Wordpress, has released an urgent security update that everyone should upgrade to ASAP.
If you have registration enabled a flaw was found in the XML-RPC implementation such that a specially crafted request would allow a user to edit posts of other users on that blog. In addition to fixing this security flaw, 2.3.3 fixes a few minor bugs. If you are interested only in the security fix, download the fixed version of xmlrpc.php and copy it over your existing xmlrpc.php. Otherwise, you can get the entire release here.
Also, there is a vulnerability in the WP-Forum plugin that is being actively exploited right now. If you are using this plugin, please remove it until an update is available from its author.

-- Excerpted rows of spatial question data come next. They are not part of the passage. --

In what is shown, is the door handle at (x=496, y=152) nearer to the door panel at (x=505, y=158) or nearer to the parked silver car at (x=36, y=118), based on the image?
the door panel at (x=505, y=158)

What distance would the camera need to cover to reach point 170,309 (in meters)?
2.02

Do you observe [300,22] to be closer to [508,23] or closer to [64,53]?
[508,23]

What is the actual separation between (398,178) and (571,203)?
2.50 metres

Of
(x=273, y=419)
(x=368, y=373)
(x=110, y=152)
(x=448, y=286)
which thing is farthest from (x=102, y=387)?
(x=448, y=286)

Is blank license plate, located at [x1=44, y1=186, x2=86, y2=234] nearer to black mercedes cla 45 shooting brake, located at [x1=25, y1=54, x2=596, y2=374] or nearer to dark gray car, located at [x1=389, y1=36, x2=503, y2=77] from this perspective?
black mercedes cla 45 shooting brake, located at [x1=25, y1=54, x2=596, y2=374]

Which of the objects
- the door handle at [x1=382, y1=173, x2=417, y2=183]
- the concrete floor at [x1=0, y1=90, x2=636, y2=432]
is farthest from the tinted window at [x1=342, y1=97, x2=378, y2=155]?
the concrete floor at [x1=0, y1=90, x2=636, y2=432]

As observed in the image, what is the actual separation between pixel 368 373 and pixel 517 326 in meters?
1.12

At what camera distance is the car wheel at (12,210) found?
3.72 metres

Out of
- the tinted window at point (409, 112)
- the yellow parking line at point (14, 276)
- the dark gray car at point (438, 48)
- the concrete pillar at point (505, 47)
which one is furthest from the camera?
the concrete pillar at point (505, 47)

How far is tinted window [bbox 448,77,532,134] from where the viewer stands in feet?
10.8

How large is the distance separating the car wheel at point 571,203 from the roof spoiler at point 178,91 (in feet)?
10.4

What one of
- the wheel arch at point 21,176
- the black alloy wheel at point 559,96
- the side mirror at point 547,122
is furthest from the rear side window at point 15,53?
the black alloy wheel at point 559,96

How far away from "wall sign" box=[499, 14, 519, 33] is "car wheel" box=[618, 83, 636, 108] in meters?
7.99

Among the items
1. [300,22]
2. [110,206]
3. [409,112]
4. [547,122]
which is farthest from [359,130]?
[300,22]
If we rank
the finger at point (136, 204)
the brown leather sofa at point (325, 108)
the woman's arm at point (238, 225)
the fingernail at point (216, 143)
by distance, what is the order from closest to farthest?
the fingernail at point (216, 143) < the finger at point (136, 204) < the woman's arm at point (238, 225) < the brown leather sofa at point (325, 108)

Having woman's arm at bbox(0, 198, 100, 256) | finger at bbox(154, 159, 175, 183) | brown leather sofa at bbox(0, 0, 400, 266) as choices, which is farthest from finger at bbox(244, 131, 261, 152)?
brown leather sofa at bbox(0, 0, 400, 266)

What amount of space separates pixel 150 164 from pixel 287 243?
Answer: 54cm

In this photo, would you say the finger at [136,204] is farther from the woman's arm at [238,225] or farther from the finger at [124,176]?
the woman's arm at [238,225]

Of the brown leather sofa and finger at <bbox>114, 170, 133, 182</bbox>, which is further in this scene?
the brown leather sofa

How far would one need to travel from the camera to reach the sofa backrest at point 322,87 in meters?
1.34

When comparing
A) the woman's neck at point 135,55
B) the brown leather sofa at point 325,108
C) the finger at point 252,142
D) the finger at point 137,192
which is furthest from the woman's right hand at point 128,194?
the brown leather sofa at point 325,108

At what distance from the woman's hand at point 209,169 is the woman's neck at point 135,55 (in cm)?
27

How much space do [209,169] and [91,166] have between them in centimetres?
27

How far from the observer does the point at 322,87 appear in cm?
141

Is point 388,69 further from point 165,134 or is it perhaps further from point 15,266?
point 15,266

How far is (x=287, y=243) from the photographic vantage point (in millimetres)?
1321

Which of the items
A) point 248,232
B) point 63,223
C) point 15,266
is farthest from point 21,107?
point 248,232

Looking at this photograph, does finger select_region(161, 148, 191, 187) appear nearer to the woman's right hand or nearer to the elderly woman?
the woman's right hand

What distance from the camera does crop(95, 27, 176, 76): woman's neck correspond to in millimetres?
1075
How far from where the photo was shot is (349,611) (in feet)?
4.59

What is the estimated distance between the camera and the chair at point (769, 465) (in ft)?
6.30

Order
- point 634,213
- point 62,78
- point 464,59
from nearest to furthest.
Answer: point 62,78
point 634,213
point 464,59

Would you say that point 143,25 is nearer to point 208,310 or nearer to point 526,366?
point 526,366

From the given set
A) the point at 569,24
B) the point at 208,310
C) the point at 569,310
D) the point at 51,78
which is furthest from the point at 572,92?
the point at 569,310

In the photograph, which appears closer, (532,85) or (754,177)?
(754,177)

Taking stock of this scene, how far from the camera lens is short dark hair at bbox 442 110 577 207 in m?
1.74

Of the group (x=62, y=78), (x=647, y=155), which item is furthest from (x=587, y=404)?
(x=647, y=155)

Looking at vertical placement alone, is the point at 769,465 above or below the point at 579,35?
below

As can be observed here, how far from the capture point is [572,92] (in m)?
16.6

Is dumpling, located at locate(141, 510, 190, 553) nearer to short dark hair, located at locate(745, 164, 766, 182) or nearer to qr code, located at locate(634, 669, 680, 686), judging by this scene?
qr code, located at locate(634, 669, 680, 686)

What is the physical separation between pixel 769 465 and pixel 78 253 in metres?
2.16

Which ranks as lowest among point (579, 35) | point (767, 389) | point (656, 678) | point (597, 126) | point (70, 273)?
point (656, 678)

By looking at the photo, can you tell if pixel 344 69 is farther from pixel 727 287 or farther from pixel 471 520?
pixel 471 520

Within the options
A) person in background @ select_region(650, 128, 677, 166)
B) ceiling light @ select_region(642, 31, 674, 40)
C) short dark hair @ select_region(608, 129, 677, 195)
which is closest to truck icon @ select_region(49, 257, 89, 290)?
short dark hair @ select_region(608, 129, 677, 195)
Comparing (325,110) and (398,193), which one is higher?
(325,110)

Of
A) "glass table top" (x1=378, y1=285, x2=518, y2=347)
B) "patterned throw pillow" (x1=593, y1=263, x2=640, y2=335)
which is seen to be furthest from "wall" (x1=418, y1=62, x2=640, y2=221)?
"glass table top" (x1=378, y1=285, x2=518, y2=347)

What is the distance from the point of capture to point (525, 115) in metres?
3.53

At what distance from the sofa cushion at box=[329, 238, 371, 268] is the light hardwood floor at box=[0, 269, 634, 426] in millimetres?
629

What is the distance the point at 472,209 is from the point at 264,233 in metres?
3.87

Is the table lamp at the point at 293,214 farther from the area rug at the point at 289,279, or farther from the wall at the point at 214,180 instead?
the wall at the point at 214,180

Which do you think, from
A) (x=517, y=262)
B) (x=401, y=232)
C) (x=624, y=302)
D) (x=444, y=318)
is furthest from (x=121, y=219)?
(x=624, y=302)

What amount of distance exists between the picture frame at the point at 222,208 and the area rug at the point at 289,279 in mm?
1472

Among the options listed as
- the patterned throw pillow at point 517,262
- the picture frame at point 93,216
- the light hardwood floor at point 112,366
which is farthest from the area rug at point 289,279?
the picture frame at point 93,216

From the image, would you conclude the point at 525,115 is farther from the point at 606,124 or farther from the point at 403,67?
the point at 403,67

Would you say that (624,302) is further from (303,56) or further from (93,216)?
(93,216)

Since we are talking security, remember to use strong passwords and change them regularly. While you’re updating WP and your plugins, consider refreshing your passwords.
Popularity: 100% [?]
Loading ...
Loading ...
February 12th, 2008 at 6:07 am
Hi there…Thanks for the nice read, keep up the interesting posts..what a nice Tuesday
February 13th, 2008 at 6:50 am
There’s a trick, you know.
February 19th, 2008 at 6:05 am
Hello webmaster…Man i love reading your blog, interesting posts ! it was a great Tuesday
March 5th, 2008 at 4:32 pm
There’s a trick, you know.
March 6th, 2008 at 5:01 pm
Wp-forum, I was not aware there was such a plugin. Ill have to check it even though it may not be secure.